Disused railway station in Haydock, Merseyside

Ashton-in-Makerfield railway station was a railway station serving the town of Ashton-in-Makerfield, although it was located in the neighbouring village of Haydock, formerly in Lancashire (now Merseyside), England.

The station was located where Lodge Lane (A49) crossed the Liverpool, St Helens and South Lancashire Railway line from Lowton St Mary's to the original St Helens Central railway station.

==History==
Opened by the Liverpool, St Helens and South Lancashire Railway, as part of the Great Central Railway, it became part of the London and North Eastern Railway at the Grouping of 1923. The line and station passed to the Eastern Region of British Railways on nationalisation in 1948, but was transferred to the London Midland Region later that year.

==Services==

In 1922 five "down" (towards St Helens) trains called at the station, on Mondays to Saturdays. These called at all stations from Manchester Central to St Helens via Glazebrook and Culcheth. No trains called on Sundays.

By 1948 four trains plied between St Helens Central and Manchester Central, calling at all stations, Monday to Friday, reduced to three on Saturdays. No trains called on Sundays.

A fuller selection of public and working timetables has now been published. Among other things this suggests that Sunday services ran until 1914, but had ceased by 1922, never to return.

==Closure and afterlife==
The station was closed to passengers by the British Railways Board in 1952.

From 1952 until 5 October 1963 some race day specials to Haydock Park had deposited their passengers at the racecourse then travelled to St Helens for servicing, turning and to await their turn to return in the evening. Others did the same at Ashton-in-Makerfield. A more recent source states that the last such trains ran on 4 January 1965.

Enthusiasts' railtours travelled the line on 29 September 1956 and 21 September 1963.

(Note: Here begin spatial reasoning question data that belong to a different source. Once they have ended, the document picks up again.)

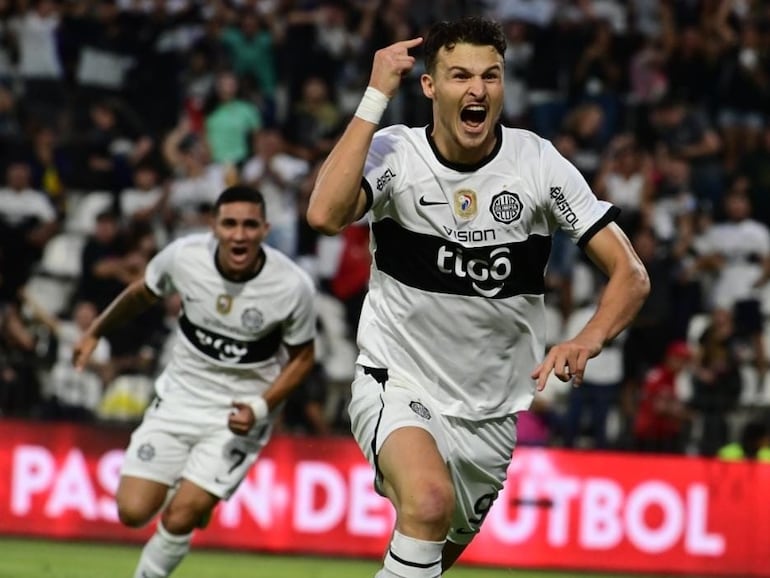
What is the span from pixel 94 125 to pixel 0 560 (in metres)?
6.74

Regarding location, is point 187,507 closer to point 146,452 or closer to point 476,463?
point 146,452

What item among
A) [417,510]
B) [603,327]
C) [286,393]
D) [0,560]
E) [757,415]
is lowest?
[0,560]

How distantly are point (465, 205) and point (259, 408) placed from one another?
2930mm

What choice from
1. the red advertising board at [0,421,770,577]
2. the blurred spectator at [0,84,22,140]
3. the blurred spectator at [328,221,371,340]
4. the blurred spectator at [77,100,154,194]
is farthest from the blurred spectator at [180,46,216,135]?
the red advertising board at [0,421,770,577]

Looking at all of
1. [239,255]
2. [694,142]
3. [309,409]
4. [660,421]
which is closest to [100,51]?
[309,409]

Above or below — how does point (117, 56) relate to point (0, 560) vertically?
above

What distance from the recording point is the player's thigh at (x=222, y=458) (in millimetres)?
9375

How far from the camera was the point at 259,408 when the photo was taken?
9.21m

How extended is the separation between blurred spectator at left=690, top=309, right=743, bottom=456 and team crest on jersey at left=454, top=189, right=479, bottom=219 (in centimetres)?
792

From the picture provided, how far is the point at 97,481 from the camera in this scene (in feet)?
45.3

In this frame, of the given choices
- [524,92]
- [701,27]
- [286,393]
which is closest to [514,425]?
[286,393]

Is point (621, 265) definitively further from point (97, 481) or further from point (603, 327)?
point (97, 481)

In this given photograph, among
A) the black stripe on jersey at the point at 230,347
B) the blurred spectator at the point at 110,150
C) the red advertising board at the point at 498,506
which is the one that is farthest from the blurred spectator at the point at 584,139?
the black stripe on jersey at the point at 230,347

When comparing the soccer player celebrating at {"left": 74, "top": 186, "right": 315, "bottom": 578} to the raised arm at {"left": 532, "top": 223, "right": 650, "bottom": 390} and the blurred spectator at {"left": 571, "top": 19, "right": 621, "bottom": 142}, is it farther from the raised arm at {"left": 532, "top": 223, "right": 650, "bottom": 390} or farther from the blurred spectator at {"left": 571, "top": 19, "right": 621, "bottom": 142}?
the blurred spectator at {"left": 571, "top": 19, "right": 621, "bottom": 142}
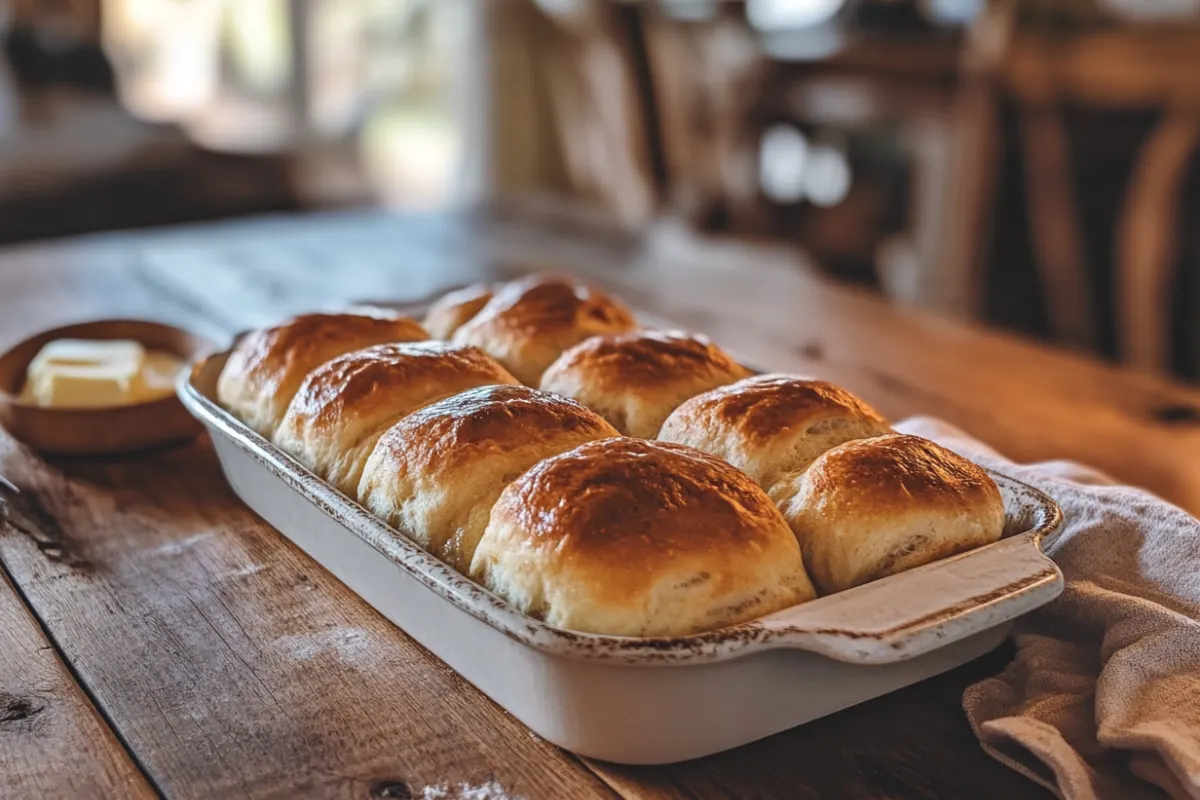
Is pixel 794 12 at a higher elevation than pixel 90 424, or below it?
higher

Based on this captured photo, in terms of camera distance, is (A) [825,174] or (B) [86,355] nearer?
(B) [86,355]

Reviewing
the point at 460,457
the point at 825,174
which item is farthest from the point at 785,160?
the point at 460,457

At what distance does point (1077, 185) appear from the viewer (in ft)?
10.8

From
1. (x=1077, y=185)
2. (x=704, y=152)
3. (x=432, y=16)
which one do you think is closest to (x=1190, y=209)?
(x=1077, y=185)

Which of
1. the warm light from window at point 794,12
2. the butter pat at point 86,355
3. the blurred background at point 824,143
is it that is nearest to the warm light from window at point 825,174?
the blurred background at point 824,143

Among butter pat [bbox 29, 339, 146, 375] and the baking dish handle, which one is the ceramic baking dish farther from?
butter pat [bbox 29, 339, 146, 375]

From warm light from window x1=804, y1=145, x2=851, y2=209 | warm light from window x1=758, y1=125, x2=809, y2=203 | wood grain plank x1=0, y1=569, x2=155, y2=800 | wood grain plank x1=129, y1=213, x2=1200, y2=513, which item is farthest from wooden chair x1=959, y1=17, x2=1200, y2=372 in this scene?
wood grain plank x1=0, y1=569, x2=155, y2=800

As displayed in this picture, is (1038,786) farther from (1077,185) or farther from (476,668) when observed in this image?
(1077,185)

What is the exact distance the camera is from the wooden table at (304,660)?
70 centimetres

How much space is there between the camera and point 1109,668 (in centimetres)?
76

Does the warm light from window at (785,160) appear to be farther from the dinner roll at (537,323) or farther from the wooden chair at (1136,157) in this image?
the dinner roll at (537,323)

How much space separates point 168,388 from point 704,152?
2676mm

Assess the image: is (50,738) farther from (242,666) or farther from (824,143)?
(824,143)

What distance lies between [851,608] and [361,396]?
437 mm
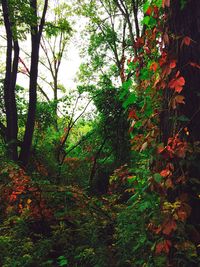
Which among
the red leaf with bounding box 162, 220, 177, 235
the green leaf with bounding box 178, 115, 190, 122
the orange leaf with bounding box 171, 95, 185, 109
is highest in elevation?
the orange leaf with bounding box 171, 95, 185, 109

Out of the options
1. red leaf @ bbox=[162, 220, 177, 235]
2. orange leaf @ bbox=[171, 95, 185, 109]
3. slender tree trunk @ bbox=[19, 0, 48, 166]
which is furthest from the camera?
slender tree trunk @ bbox=[19, 0, 48, 166]

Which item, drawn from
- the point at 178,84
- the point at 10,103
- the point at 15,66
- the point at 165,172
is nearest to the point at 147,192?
the point at 165,172

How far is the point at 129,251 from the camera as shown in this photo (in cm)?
357

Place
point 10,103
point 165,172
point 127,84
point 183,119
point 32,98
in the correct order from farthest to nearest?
point 32,98
point 10,103
point 127,84
point 183,119
point 165,172

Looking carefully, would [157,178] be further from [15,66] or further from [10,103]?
[15,66]

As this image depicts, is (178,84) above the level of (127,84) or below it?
below

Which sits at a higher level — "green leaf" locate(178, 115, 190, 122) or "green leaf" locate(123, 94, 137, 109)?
"green leaf" locate(123, 94, 137, 109)

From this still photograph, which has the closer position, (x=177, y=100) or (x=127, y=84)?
(x=177, y=100)

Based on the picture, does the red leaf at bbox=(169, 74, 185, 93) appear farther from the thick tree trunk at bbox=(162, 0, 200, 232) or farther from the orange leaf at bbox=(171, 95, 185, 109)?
the thick tree trunk at bbox=(162, 0, 200, 232)

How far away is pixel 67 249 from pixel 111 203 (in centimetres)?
163

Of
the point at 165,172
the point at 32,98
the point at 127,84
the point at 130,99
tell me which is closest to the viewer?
the point at 165,172

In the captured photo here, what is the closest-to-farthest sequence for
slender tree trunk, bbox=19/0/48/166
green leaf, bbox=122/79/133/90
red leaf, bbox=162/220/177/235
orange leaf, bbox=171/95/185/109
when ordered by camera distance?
red leaf, bbox=162/220/177/235 < orange leaf, bbox=171/95/185/109 < green leaf, bbox=122/79/133/90 < slender tree trunk, bbox=19/0/48/166

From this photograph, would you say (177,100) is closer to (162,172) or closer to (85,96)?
(162,172)

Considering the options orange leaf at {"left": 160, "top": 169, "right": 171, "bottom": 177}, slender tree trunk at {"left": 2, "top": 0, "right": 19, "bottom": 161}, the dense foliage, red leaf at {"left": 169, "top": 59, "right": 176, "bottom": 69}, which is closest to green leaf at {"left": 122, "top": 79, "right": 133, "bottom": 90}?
the dense foliage
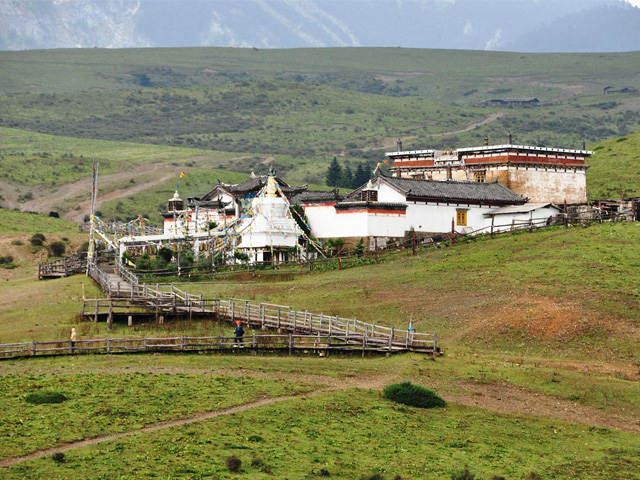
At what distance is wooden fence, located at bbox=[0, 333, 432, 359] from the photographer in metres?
45.4

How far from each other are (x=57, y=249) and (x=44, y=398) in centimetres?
6501

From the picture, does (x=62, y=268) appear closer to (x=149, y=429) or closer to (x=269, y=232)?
(x=269, y=232)

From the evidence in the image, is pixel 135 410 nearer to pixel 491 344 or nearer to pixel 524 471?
pixel 524 471

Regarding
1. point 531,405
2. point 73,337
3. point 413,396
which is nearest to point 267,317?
point 73,337

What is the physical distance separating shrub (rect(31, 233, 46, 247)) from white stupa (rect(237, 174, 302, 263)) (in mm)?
26001

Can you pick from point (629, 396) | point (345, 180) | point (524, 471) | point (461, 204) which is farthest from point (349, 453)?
point (345, 180)

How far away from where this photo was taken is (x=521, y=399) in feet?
134

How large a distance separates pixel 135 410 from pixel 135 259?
5015cm

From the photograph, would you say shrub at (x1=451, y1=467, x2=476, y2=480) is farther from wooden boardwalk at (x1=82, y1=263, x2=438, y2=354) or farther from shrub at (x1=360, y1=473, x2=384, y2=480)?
wooden boardwalk at (x1=82, y1=263, x2=438, y2=354)

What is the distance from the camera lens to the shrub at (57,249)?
98.1 m

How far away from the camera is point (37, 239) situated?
101 m

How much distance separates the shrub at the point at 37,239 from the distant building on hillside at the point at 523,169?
117 ft

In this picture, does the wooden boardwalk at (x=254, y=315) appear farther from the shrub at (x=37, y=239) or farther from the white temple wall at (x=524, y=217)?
the shrub at (x=37, y=239)

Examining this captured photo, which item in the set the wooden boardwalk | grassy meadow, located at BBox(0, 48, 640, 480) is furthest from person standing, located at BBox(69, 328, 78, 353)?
the wooden boardwalk
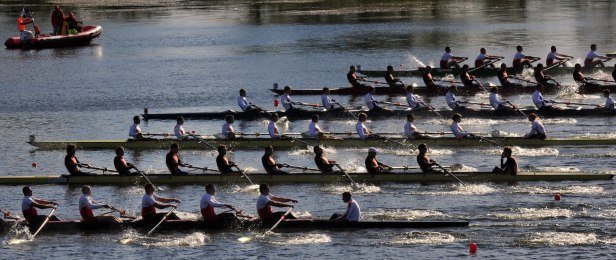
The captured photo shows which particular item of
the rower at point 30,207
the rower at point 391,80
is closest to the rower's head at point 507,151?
the rower at point 30,207

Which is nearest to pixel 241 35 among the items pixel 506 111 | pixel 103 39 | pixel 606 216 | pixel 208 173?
pixel 103 39

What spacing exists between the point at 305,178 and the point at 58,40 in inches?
1715

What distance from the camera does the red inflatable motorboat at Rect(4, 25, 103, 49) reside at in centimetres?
7475

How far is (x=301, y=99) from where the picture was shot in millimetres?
51781

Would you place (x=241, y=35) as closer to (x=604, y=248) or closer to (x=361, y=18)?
(x=361, y=18)

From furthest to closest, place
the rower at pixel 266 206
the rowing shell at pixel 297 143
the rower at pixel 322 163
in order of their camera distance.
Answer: the rowing shell at pixel 297 143
the rower at pixel 322 163
the rower at pixel 266 206

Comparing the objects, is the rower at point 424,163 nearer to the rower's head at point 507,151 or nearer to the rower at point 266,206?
the rower's head at point 507,151

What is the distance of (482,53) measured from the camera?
55.0 m

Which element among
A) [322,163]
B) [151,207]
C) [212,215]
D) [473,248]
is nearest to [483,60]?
[322,163]

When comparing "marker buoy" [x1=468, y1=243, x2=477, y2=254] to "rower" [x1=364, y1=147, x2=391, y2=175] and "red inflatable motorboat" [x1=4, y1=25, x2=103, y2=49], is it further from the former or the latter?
"red inflatable motorboat" [x1=4, y1=25, x2=103, y2=49]

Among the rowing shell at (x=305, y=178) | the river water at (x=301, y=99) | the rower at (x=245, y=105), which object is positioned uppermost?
the rower at (x=245, y=105)

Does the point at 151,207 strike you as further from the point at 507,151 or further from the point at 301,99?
the point at 301,99

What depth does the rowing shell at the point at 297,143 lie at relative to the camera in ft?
129

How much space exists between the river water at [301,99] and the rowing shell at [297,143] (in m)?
0.42
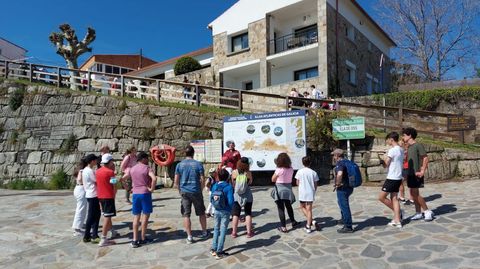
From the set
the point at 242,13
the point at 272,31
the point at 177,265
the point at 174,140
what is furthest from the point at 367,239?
the point at 242,13

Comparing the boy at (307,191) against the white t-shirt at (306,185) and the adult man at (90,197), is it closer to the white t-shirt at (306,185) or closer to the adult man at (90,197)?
the white t-shirt at (306,185)

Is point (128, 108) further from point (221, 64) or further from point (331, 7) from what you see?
point (331, 7)

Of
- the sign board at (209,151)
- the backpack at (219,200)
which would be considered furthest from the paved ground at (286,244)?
the sign board at (209,151)

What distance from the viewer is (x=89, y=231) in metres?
6.96

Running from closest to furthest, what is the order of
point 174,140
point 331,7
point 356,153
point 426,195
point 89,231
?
1. point 89,231
2. point 426,195
3. point 356,153
4. point 174,140
5. point 331,7

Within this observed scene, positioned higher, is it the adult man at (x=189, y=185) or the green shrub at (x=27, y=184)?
the adult man at (x=189, y=185)

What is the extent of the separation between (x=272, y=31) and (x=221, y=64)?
13.1 feet

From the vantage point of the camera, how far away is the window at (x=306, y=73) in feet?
73.5

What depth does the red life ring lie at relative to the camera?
1270 centimetres

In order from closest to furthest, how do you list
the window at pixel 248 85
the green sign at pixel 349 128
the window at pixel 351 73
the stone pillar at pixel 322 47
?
the green sign at pixel 349 128
the stone pillar at pixel 322 47
the window at pixel 351 73
the window at pixel 248 85

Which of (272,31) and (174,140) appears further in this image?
(272,31)

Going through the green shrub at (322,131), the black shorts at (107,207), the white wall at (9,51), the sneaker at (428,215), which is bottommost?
the sneaker at (428,215)

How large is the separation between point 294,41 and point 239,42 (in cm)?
404

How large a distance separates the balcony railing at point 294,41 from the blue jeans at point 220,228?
1766 centimetres
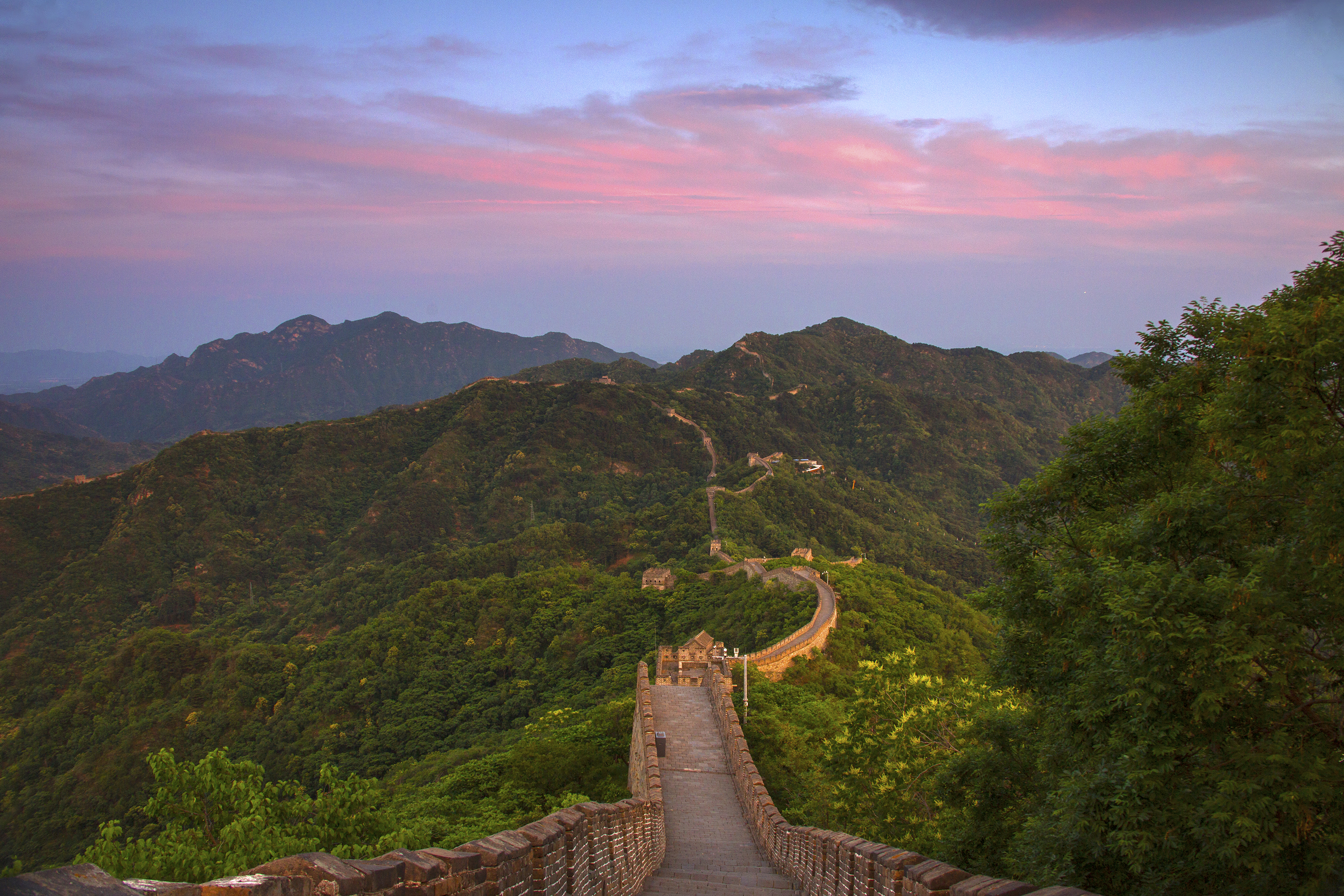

The final such tour visited the station on 24 August 1968. Although a last, this tour was also a first, being the first passenger train over a new connection between the line to Ashton and the WCML at the new "Haydock Branch Junction" north of Golborne, which had opened on 22 April 1968. By providing this connection the line between Edge Green and Lowton St Mary's could be abandoned and, in particular, its bridge over the to-be-electrified WCML could be removed. This occurred in 1971.

Services to and through Ashton finally ended in 1988, but its last years were not mere decline. Two services used the station and one passed through it. In 1963 Lowton Metals started to use the station's goods yard as a rail-served base for its scrap metal business. This traffic ended in 1987. In July 1968 the line to the west was reopened to serve a new oil distribution depot at Haydock. This traffic continued until 1983. In 1975 an experiment was conducted in reviving race traffic, using Ashton station instead of Haydock Park. Special trains were run to at least five meetings, but the experiment was not continued.

| Preceding station | Disused railways |  |  | Following station |
|---|---|---|---|---|
| Haydock Park Line and station closed |  | Great Central Railway Liverpool, St Helens and South Lancashire Railway |  | Haydock Line and station closed |

==The site today==

The station site has been landscaped as part of a business park.